Assalamu’alaikum warahmaatulahi wabarokatuh.
Ananda yang tersayang…
Aku tuliskan
Nak, menjadi ayah itu indah dan mulia. Besar kecemaasan saat menanti kelahiranmu dulu belum hilang hingga saat ini. Kecemasan yang indah, karena didasari sebuah cinta. Sebuah cinta yang telah terasa ketika yang dicintai belum sekalipun ku temui…
Nak, menjadi ayah itu mulia. Bacalah sejarah nabi-nabi dan rosul dan temukanlah betapa nasihat yang terbaik itu dicatat dari dialog seorang ayah dengan anaknya.
Meskipun demikian, ketahuilah Nak, menjadi ayah itu berat dan sulit. Tapi ku akui, betapa sepanjang masa kehadiranmu di sisiku, aku seperti menemui keberadaanku, makna keberadaanmu, dan makna tugas kebapakanku terhadapmu. Sepanjaang masa keberadaanmu adalah masa terindah dan paling aku banggakan didepan siapapun. Bahkan di hadapan tuhan ketika aku duduk berdua berhadapan denganNya. Hingga saat usia senja ini.

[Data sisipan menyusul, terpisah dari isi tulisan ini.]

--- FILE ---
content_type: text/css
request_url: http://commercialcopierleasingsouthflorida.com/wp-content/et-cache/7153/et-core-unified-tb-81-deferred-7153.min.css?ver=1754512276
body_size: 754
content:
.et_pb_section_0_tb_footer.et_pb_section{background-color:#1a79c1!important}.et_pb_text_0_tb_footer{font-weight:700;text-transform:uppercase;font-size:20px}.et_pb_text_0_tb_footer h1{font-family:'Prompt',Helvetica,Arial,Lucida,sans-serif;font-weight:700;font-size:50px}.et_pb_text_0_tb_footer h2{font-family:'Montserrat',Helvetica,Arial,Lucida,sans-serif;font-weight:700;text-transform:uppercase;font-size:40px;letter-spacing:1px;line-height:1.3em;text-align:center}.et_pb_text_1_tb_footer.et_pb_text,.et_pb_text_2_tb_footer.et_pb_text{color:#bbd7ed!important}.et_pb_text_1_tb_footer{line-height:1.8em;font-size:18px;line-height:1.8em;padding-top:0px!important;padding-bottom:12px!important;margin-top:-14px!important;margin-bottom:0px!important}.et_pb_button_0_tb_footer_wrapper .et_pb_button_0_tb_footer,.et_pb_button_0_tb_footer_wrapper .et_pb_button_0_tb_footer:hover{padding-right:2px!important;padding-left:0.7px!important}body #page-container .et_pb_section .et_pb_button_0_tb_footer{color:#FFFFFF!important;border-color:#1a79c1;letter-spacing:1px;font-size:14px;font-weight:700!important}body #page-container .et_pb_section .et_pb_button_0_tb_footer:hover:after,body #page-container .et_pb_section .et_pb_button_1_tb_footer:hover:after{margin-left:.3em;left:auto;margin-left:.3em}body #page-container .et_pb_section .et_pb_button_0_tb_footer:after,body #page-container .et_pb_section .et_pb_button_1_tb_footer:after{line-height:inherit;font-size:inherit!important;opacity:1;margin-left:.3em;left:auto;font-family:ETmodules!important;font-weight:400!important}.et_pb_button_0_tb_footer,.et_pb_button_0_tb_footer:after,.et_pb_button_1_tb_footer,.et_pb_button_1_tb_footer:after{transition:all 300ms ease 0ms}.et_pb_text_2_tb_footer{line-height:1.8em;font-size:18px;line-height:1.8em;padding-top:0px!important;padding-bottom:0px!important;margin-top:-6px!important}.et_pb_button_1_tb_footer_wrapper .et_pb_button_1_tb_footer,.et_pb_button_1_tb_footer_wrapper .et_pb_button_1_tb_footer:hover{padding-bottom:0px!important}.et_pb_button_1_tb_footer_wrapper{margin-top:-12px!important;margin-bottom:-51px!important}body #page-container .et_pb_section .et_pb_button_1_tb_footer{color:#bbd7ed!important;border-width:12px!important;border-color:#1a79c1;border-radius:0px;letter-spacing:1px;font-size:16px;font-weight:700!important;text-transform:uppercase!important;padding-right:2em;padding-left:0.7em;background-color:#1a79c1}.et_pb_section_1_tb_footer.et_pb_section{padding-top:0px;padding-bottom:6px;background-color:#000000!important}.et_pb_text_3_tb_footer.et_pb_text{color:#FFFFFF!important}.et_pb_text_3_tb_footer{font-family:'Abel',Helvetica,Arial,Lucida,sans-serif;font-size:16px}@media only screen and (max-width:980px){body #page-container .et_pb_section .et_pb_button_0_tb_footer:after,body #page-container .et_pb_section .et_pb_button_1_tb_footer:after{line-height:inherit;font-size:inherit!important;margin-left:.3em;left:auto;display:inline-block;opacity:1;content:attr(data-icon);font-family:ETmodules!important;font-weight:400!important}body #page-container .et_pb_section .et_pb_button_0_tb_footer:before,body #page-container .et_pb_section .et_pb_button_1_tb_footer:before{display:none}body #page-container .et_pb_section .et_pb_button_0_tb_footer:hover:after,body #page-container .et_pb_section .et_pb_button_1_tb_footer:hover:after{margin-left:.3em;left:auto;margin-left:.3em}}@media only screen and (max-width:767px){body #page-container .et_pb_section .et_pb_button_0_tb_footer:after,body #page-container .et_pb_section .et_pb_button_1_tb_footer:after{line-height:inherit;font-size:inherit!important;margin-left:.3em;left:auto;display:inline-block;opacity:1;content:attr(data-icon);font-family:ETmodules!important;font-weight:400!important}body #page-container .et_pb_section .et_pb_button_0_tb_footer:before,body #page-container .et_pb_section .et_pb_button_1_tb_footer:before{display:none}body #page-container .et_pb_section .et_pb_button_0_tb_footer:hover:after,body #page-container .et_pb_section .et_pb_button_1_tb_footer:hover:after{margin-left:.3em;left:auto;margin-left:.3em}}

Nak, saat pertama kali engkau hadir, kucium, kupeluk engkau sebagai sebuah cintaku dan ibumu. Sebagai bukti bahwa aku dan ibumu tak lagi terpisah oleh apapun jua. Tapi seiring waktu, ketika engkau suatu kali telah mampu mengatakan “tidak”, timbul kesadaranku siapa engkau sesungguhnya. Engkau bukan miliku, atau milik Ibumu, Nak. Engkau lahir bukan karena cintaku dan Ibumu. Engkau adalah milik Allah saja. Tak ada hakku menuntut pengabdianmu kepadaku. Karena pengabdianmu semata-mata seharusnya hanya sebatas seperlunya saja. Karena pengabdianmu seharusnya hanya untukNya.
Nak, sedih, pedih dan terhempas rasanya menyadari siapa sebenarnya aku dan siapa engkau. dan dalam waktu yang panjang, di malam-malam yang sepi, kusesali kesalahanku itu sepenuh air mata dihadapan tuhan. Syukurlah penyesalanku itu mencerahkanku.
Sejak saat itu Nak, satu-satunya usahaku adalah mendekatkanmu pada pemilikmu yang sebenarnya. Melakukan segala sesuatu yang senantiasa membuatmu berusaha memenuhi keinginan pemilikmu. Melakukan segala sesuatu karenanya, bukan karena aku dan Ibumu. Tugasku bukan membuatmu di kagumi orang lain, tapi agar engkau dikagumi dan di cintai Allah.
Inilah usaha terberatku Nak, karena artinya aku harus dahulu memberi contoh padamu untuk dekat dengan Allah. Keinginanku harus lebih dahulu sesuai dengan keinginan Allah. Agar pengalamanmu mendekatiNYa tak terlalu sulit.
Kemudian kitapun memulai pelajaran itu berdua. Tak pernah engkau ku hindarkan dari kerikil tajam dan lumpur hitam. Aku hanya menggenggam jemarimu dan merapatkan jiwa kita satu sama lain agar dapat ku rasakan perjalanan rohaniah yang sebenarnya.
Saat engkau mengeluh letih berjalan, ku kuatkan engkau karena memang tak boleh berhenti. Perjalanan mengenal Allah tak kenal letih dan berhenti. Inilah kata-kataku tiap kali memeluk dan menghapus air matamu, ketika engkau hampir putus asa.
Akhinya Nak, kalau nanti kita semua manusia sikumpulkan di hadapan Allah, dan kudapati jarak amat jauh dariNYa. Aku akan ikhlas karena seperti itulah aku di dunia. Tapi, kalau aku berharap, aku ingin saat itu aku melihatmu dekat dengan Allah. Aku bangga Nak, karena itulah bukti bahwa semua titipan bisa kita kembalikan kepasa Pemiliknya.
Dari ayah yang senantiasa merindukanmu.